--- Exercise task ---
Continue the blog post about childhood flashbacks, which appears below, from the point where it stops.

--- Source extract ---
--*--
Monday, April 4, 2011

When Nature Calls, All I Get Are Flashbacks

Childhood memories can be a funny thing. Or maybe not, depending on the memories.

Like most people, there are times when things happen to me in the present moment that trigger surprising and unexpected memories from my past. Sometimes the flashbacks are so strong they leave behind a residue or a lingering feeling that’s difficult to shake off. It’s hard to predict just what kind of feeling might be left behind too because it can run the gamut…from happiness to heartbreak and everything else in between. And then there are the times when nothing's left but an empty ache because some gaping hole in my life has just reminded me that it hasn’t yet been filled.

When old memories opt to superimpose themselves upon my present-day reality, I’ve had to remind myself more than once that “that was then and this is now” since there’s nothing like a blast from the past to catapult me right out of the here and now. Where my childhood memories are concerned, things really were a lot different “back in the day”. Social structures were different, priorities and values were different, belief systems were different, normalcy was different. You name it, and it was probably different.

I grew up in a big family and like most large families, it always seemed as if there was never enough to go around. Never enough money, never enough food, never enough underwear. We competed for limited resources and our right to take up space, and I suppose in the end, we all got what we needed for none of us seem overtly worse for the wear.

My point? Well, in a previous post titled “Living The Big Sky Life: Been There, Done That”, I’d indicated that my childhood camping flashbacks had posed a few personal challenges for me during the time I spent in Boy’s Town Montana, and then asked the following question to give evidence of their origin: where do two parents with little money to spare take Grandma King, five daughters barely a year apart in age, and occasionally an older brother they called uncle on an affordable family vacation every year?
--*--
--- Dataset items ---
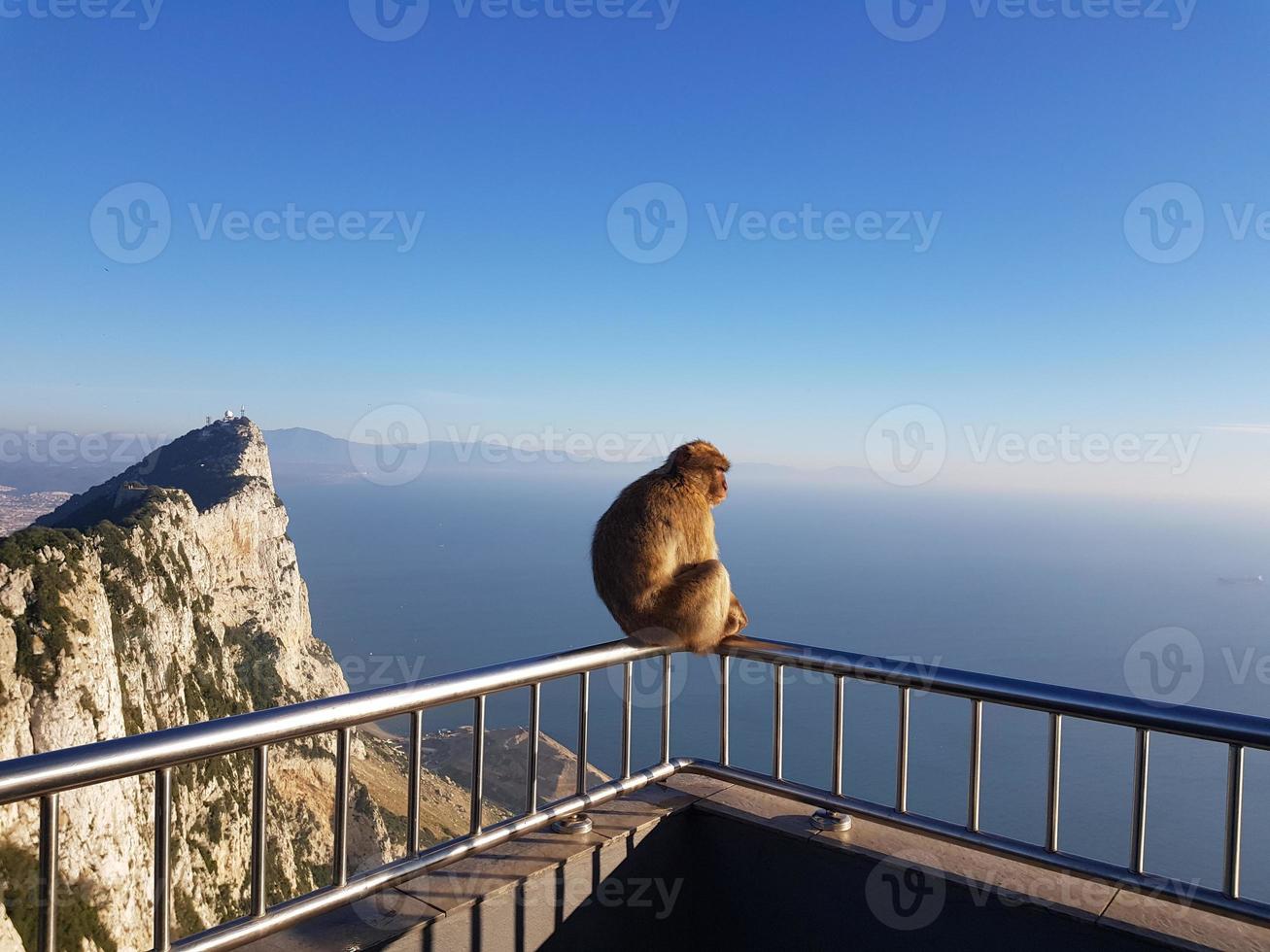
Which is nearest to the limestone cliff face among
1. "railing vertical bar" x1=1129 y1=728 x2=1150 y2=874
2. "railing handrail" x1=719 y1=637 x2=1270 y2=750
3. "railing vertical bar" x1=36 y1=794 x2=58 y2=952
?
"railing vertical bar" x1=36 y1=794 x2=58 y2=952

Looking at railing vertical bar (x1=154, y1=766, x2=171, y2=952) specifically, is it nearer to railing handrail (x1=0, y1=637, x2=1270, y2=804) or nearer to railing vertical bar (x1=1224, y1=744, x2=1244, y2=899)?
railing handrail (x1=0, y1=637, x2=1270, y2=804)

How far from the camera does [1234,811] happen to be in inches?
90.7

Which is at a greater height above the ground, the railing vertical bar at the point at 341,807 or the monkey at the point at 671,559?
the monkey at the point at 671,559

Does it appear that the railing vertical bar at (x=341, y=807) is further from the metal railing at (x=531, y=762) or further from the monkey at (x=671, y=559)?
the monkey at (x=671, y=559)

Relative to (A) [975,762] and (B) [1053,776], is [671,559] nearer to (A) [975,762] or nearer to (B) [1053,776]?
(A) [975,762]

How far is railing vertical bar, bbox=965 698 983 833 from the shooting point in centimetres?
268

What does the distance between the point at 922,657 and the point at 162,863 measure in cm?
6689

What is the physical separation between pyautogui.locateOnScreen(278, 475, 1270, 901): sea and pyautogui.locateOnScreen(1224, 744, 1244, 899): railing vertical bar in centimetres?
83

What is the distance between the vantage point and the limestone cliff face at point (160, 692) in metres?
21.7

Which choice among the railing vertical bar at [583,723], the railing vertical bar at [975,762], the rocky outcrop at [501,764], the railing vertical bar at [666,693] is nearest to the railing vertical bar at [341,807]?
the railing vertical bar at [583,723]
--*--
--- Result of this task ---
The King’s answer was, of course, camping. Nature’s drive-in where you don’t pay per head but per car load. And the dirt was always free.

For obvious reasons, this King family never had the fancy wheels I’d see driving through Whitefish year after year. Many of our camping trips saw the eight of us tightly packed into a first edition white Datsun station wagon with no air conditioning, only to pour out of said Datsun when we reached our campground destination like a bunch of clowns climbing out of a clown car.

We’ve also been known on occasion to take the “T T” approach to problem solving when necessary…like that time we drove through the Mojave Desert in August in the Datsun without A/C, and decided to replace the luggage in the back with a solid 12” x 12” block of ice which we promptly encircled and smothered with sweaty, swollen body parts in desperate need of cooling – quite the opposite of roasting hotdogs around a campfire. Side note (for those who might not remember): Datsun was the predecessor to Nissan, and there was no such thing as a seat belt law.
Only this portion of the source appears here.